(no title)

> If you actually need to delete a row that might be referred to, the best thing to do is not to do that, because you will need application level checks to make the reason why you cannot delete something visible in any case. 'Delete failed because the record is referred to somewhere' is usually an inadequate explanation. The application should probably check so that delete isn't even presented as an option in cases like that.

I feel like this belongs to the same strategy as duplicating form-validation on frontend/backend. The frontend validations can't be trusted (they can be skipped over with e.g. curl POST), so backend validation must be done. But you choose duplicate it to the frontend for user-convenience / better reporting / faster feedback loop. The backend remains the source of truth on validations.

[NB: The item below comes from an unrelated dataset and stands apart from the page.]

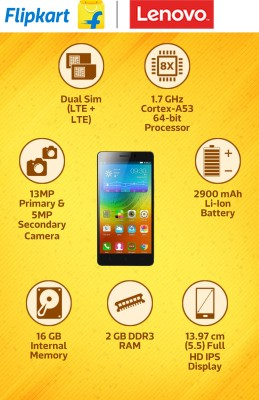 Lenovo K3 Note (White, 16 GB)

The same between database and application; the database is much more likely to be correct when enforcing basic data constraints and referential integrity. The application can do it, its just a lot more awkward because they're also juggling other things and have a higher-level view of the data (and the only real way to check you didn't screw up is to make your testcase do exactly the same thing... but be correct about it -- no one else is going to tell you your dataset got fucked. Also true in an RDBMS, but it's trivial to verify by eye, and there's only one place to check per relationship). Thus in my world-view, the database must validate, and the application can choose to duplicate validation for user-convenience / better reporting. The database remains the source of truth on validations. As an optimization, you remove the database validations, but at your own risk.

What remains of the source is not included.